BERITA-SULSEL.COM – Memiliki vagina bersih dan harum memang jadi dambaan banyak perempuan, sampai-sampai mereka rela mencoba berbagai cara pembersihan mulai dari menggunakan tisu pembersih, sabun khusus, hingga semprotan atau douche.

Tapi tahukah Anda, menurut sebuah penelitian baru yang dilakukan University of Guelph di Kanada, semua cara pembersihan vagina itu sebenarnya sama sekali tidak Anda perlukan. Alih-alih membersihkan dan membuat vagina harum, cara-cara tersebut bisa menimbulkan risiko kesehatan yang berbahaya.

Dilansir dari laman Prevention, penelitian yang mensurvei hampir 1.500 perempuan Kanada tentang kebiasaan pembersihan area kewanitaan mereka, lebih dari 95 persen melaporkan menggunakan setidaknya satu produk, seperti pelembab, krim anti-gatal, tisu pembersih, sabun, atau semprotan untuk vagina mereka.

Nah, masalahnya, para peneliti menemukan bahwa perempuan yang menggunakan produk-produk pembersih tersebut memiliki kemungkinan tiga kali lebih tinggi mengalami beberapa jenis masalah kesehatan vagina, seperti infeksi.

Perempuan yang menggunakan sabun berbentuk gel memiliki 8 kali risiko lebih besar terinfeksi jamur dan 20 kali lebih mungkin mengalami infeksi bakteri, demikian hasil studi mencatat. Mereka yang mengandalkan tisu pembersih juga 2 kali lebih mungkin untuk mengalami infeksi saluran kemih.
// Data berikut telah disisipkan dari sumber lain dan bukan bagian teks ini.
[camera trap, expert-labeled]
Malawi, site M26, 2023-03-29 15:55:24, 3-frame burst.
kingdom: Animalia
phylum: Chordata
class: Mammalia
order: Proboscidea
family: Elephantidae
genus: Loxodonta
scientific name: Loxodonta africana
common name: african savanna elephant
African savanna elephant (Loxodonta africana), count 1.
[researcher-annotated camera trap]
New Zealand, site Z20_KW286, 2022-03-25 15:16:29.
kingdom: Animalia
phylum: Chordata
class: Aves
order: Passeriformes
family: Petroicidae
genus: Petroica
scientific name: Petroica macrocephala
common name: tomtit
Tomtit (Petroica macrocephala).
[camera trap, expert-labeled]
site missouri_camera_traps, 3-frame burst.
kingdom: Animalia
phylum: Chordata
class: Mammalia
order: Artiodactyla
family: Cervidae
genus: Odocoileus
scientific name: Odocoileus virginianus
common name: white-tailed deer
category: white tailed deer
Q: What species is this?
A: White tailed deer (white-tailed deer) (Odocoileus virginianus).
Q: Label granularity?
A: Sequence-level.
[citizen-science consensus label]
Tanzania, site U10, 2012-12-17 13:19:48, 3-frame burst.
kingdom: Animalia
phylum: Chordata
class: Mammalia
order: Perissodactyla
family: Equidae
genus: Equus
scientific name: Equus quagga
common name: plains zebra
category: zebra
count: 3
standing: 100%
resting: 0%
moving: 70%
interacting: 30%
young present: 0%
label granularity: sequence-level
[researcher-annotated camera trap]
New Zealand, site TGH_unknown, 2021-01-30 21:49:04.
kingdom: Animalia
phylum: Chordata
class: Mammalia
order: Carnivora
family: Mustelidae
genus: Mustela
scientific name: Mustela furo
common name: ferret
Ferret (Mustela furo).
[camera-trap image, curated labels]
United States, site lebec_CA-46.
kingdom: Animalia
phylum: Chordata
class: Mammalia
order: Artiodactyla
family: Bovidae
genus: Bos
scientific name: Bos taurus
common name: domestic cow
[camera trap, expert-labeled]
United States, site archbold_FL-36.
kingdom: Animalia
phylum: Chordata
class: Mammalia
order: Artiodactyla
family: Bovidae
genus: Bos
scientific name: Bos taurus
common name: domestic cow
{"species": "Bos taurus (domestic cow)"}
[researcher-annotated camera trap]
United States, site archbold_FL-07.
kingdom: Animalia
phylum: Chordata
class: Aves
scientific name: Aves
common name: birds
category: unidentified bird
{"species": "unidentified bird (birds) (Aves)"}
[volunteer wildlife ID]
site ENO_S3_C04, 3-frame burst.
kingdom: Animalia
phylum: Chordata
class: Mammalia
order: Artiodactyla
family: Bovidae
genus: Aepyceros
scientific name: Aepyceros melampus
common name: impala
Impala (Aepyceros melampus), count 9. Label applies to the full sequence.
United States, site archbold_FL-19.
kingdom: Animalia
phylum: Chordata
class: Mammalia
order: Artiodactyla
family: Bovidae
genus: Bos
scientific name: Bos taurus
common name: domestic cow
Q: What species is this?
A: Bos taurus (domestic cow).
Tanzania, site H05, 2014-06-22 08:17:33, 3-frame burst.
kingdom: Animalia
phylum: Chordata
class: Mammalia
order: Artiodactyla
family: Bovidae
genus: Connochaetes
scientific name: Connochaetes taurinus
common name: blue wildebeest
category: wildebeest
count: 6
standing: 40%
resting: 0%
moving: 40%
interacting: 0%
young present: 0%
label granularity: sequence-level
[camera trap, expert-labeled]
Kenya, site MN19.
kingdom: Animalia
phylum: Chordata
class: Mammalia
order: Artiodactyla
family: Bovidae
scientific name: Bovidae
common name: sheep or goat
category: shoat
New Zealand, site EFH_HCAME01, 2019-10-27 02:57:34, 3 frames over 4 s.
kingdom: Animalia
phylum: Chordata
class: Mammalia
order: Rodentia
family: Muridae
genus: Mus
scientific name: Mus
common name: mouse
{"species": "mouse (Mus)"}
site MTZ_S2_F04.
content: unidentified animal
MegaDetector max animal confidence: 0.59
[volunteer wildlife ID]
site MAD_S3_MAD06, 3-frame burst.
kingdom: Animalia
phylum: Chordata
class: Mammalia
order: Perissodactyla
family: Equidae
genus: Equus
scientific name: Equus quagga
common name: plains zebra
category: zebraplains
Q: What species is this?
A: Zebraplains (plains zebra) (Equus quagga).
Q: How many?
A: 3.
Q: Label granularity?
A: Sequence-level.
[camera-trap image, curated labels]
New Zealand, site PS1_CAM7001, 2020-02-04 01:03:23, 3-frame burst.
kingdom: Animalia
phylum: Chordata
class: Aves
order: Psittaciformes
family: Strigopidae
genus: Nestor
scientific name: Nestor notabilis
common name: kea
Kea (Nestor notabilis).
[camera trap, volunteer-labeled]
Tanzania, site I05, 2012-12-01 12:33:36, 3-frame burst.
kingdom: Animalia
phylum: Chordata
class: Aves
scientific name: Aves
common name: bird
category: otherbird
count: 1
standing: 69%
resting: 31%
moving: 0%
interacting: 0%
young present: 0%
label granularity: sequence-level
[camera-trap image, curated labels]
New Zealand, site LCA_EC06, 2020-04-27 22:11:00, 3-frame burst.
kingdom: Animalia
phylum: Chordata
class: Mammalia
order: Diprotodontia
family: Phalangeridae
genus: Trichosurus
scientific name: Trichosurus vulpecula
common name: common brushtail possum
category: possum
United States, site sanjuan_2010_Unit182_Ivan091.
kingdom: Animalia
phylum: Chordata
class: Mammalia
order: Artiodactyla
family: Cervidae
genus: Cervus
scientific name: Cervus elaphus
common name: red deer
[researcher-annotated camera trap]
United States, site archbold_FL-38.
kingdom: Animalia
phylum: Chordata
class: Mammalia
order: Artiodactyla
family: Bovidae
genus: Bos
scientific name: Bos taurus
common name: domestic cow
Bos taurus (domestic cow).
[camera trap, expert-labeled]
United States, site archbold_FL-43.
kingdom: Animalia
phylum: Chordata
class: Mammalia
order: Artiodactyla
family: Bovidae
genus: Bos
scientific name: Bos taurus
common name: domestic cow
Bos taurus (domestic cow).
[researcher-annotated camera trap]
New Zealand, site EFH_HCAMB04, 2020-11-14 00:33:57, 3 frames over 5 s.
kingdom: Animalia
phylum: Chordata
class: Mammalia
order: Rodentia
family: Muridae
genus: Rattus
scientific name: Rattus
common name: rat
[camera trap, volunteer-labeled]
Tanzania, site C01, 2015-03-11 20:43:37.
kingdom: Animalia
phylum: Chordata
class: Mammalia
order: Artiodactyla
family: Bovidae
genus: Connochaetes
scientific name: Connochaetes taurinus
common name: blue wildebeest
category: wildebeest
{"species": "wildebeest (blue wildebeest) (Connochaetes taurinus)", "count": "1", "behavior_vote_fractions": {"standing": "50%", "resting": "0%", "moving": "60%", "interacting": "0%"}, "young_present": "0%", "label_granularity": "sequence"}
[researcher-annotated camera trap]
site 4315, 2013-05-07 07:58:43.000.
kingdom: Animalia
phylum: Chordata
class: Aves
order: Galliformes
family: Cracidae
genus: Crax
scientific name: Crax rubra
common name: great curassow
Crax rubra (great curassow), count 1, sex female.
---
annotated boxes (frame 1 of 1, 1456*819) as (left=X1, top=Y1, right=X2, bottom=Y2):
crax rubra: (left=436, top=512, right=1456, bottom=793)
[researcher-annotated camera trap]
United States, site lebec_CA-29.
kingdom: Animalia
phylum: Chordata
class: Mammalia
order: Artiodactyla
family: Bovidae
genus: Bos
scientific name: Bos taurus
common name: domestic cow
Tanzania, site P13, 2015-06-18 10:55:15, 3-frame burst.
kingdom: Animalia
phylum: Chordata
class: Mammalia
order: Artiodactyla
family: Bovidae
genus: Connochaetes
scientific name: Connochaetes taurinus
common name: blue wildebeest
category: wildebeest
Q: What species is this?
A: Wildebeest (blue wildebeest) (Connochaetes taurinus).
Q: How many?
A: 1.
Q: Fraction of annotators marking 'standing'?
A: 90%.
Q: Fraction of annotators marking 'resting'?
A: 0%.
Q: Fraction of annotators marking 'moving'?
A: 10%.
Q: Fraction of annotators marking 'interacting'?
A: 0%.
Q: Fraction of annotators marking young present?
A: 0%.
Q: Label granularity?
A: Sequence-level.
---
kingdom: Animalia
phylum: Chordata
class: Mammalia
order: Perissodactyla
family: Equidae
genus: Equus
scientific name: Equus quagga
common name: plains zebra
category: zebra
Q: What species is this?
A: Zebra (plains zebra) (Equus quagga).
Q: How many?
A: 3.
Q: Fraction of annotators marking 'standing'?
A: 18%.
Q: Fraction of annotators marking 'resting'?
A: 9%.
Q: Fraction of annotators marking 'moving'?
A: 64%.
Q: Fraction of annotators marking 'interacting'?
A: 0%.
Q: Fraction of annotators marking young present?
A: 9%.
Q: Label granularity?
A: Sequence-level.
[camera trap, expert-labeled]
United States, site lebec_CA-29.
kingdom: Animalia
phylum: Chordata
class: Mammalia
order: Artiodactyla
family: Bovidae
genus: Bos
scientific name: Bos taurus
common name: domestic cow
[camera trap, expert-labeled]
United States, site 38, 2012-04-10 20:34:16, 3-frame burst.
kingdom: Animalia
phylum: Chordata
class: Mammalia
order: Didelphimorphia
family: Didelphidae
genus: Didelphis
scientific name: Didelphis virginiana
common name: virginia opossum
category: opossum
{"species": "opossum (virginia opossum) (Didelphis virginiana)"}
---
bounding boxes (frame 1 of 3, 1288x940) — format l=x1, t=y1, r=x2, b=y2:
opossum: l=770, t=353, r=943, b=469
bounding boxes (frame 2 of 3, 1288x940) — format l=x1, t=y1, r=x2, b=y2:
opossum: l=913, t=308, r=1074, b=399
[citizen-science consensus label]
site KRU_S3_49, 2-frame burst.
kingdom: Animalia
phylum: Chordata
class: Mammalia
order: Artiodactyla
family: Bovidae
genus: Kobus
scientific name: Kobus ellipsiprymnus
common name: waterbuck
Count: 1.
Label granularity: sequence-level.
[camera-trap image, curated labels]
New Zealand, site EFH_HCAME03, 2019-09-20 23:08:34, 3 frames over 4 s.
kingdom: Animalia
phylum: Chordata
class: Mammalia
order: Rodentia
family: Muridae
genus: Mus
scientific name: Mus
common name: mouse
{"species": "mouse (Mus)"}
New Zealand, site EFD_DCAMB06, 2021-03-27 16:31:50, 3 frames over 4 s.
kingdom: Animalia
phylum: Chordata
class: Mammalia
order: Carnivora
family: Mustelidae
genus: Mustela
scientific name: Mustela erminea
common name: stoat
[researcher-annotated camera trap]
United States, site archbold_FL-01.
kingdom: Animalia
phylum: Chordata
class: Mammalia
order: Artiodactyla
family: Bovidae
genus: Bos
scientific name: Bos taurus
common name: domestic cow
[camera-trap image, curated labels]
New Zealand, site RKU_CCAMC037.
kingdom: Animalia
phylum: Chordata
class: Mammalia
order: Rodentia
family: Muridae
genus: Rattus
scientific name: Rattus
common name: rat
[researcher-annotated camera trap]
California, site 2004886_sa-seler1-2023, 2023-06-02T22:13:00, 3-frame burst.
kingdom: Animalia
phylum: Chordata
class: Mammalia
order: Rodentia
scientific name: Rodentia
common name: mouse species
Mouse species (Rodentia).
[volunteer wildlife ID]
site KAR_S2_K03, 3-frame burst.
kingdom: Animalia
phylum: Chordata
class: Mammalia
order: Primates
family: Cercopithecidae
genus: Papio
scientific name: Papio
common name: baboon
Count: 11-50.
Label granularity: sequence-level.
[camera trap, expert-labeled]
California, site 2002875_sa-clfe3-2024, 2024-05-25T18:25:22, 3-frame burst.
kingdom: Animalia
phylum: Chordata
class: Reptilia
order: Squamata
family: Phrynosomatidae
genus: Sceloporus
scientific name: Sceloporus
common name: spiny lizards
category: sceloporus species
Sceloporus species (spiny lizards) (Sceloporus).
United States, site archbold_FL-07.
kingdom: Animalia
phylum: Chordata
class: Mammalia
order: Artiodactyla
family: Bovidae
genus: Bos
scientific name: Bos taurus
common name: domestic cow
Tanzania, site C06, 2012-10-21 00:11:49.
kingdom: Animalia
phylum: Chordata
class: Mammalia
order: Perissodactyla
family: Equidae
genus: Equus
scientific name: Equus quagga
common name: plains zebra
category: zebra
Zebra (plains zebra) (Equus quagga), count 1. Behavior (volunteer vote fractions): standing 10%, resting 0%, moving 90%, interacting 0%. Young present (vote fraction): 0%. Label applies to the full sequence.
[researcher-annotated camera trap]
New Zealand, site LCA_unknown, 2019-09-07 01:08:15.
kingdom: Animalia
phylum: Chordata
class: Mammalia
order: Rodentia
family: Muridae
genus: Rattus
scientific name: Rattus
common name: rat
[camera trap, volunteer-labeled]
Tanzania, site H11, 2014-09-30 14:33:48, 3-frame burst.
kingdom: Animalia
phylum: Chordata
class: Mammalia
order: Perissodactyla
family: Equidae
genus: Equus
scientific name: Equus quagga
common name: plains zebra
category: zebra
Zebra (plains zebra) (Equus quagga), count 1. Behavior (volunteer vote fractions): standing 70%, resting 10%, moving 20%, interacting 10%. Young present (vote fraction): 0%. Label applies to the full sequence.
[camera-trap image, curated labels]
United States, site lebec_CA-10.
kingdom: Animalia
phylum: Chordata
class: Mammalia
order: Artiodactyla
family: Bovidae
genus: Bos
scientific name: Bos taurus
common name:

Meski begitu, para peneliti belum yakin apakah perempuan membeli produk-produk pembersih vagina ini untuk mengatasi masalah yang sudah mereka miliki, atau hanya sekadar ingin membuat vagina mereka berbau harum.

Jadi, bagaimana cara terbaik untuk membersihkan vagina? Faktanya, Anda tidak perlu melakukan apa-apa untuk membersihkan vagina. Percayalah, vagina Anda tidak benar-benar membutuhkan semua produk pembersih ekstra tersebut, demikian dikatakan Alyssa Dweck, MD, seorang ahli kandungan yang berpraktik di New York.

“Vagina memiliki mekanisme alami untuk menjaga pH-nya tetap seimbang, sehingga keseimbangan alami antara jamur dan bakteri di sana pun tetap terjaga,” katanya.

Justru ketika Anda mulai menggunakan aneka produk kebersihan di area kewanitaan, Anda akan mengacaukan bakteri baik yang selama ini bekerja untuk melawan bakteri penyebab infeksi, demikian Dr. Dweck menjelaskan.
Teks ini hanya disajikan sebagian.